REQUIRED ACTION:
Restate the data below word for word. Leave the images out.

AVAILABLE DATA: Begin

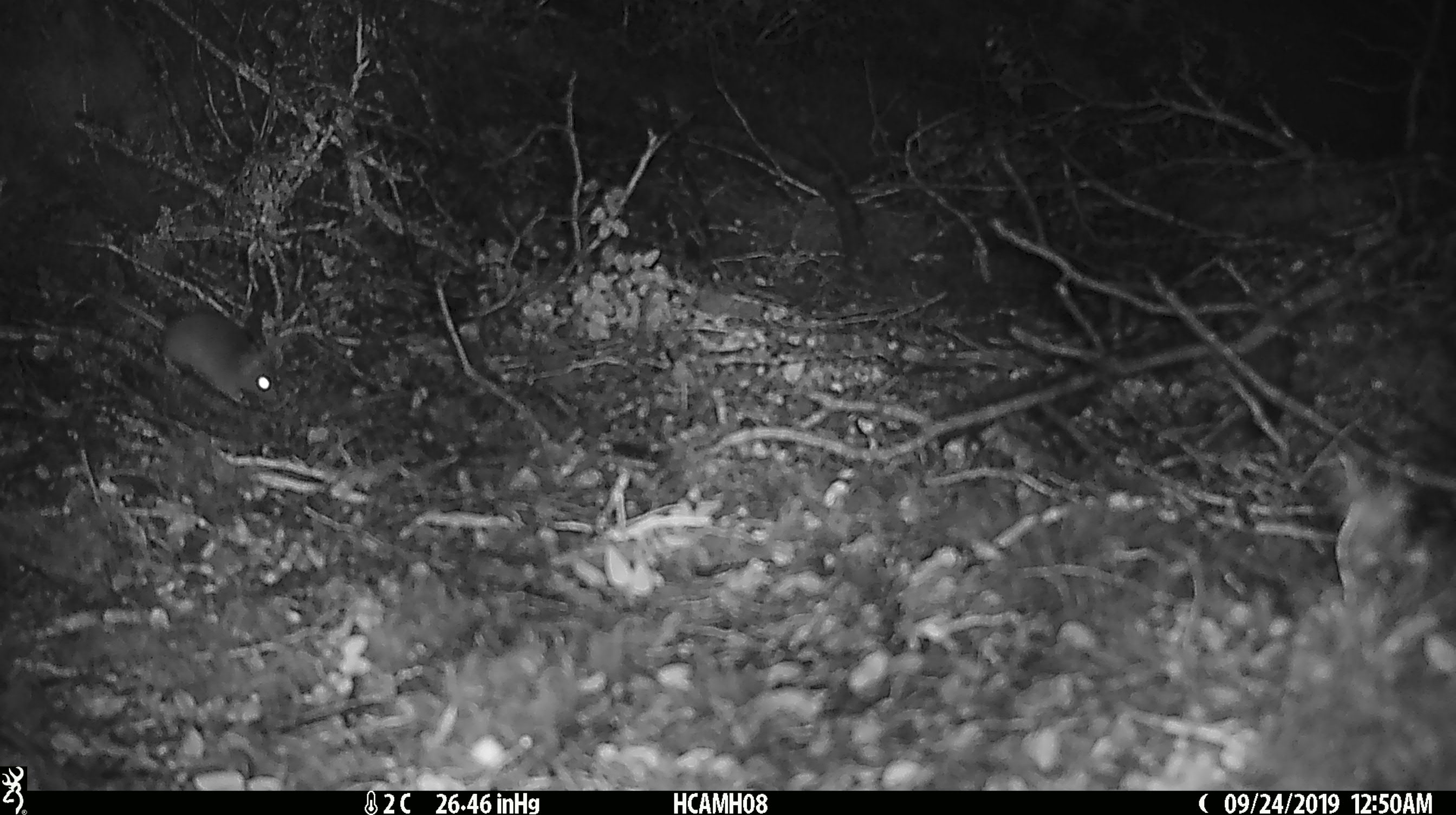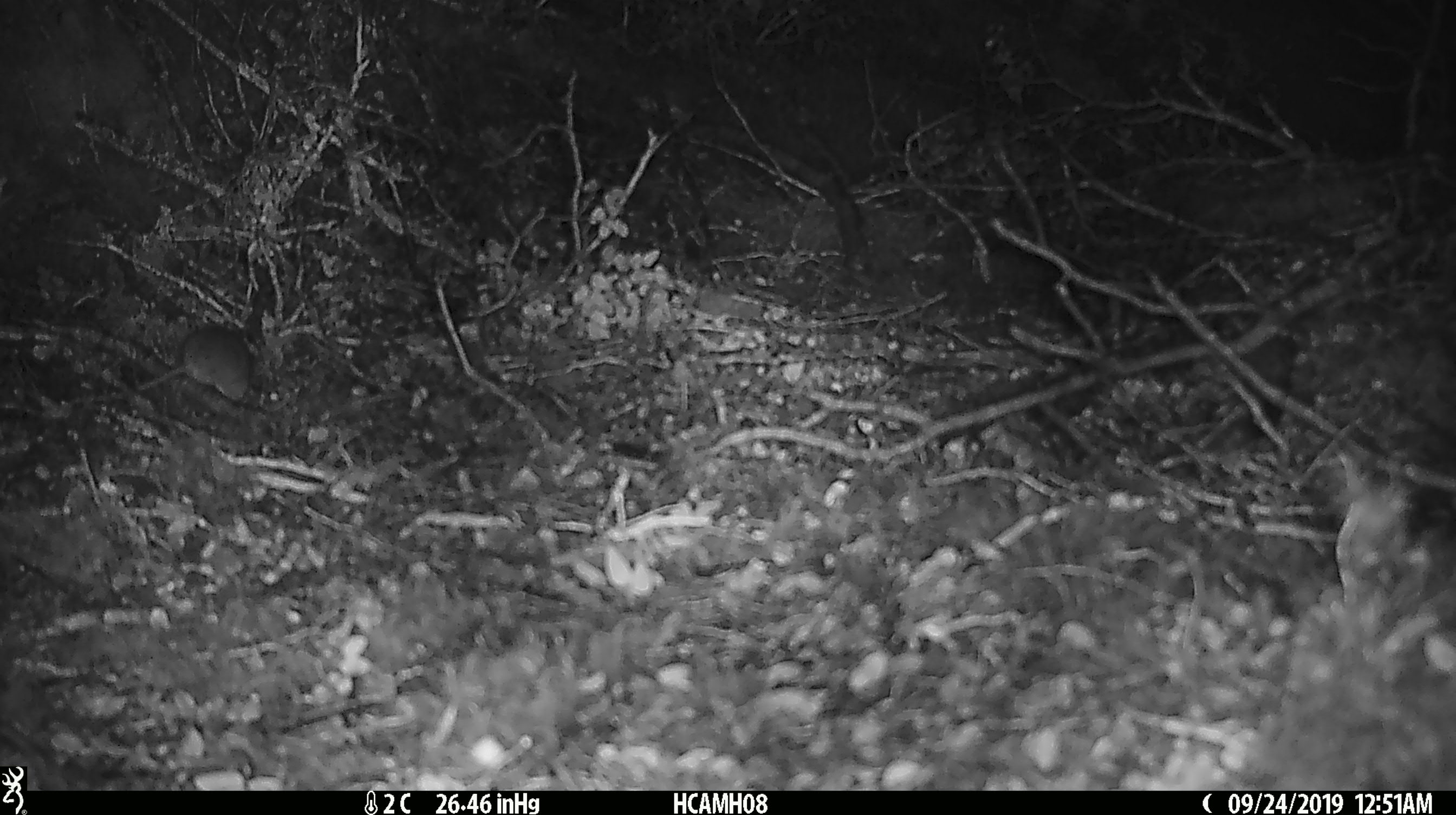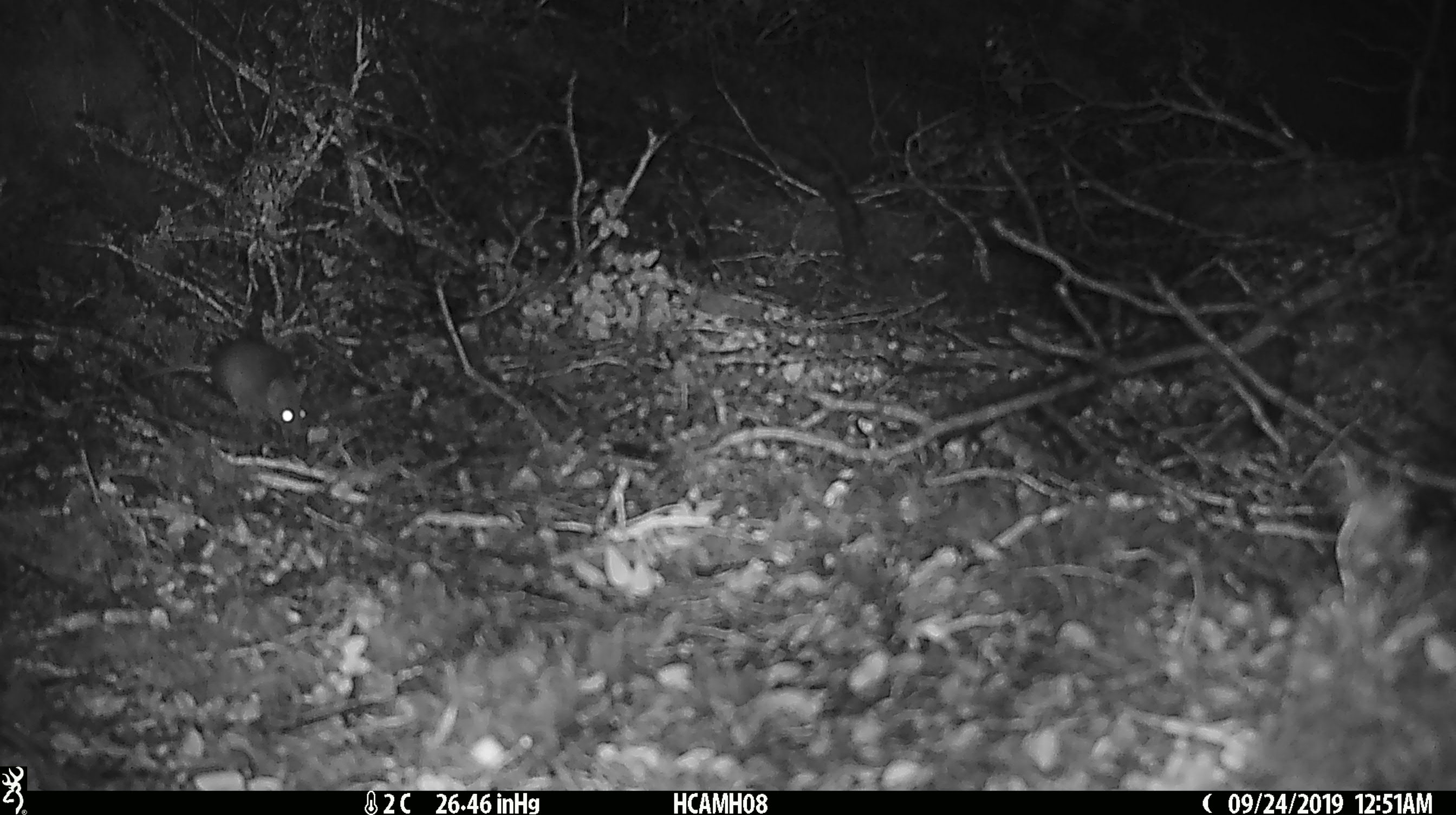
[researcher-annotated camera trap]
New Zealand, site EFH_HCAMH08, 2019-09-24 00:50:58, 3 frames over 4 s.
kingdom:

AVAILABLE DATA: End

EXERCISE OUTPUT:
[researcher-annotated camera trap]
New Zealand, site EFH_HCAMH08, 2019-09-24 00:50:58, 3 frames over 4 s.
kingdom:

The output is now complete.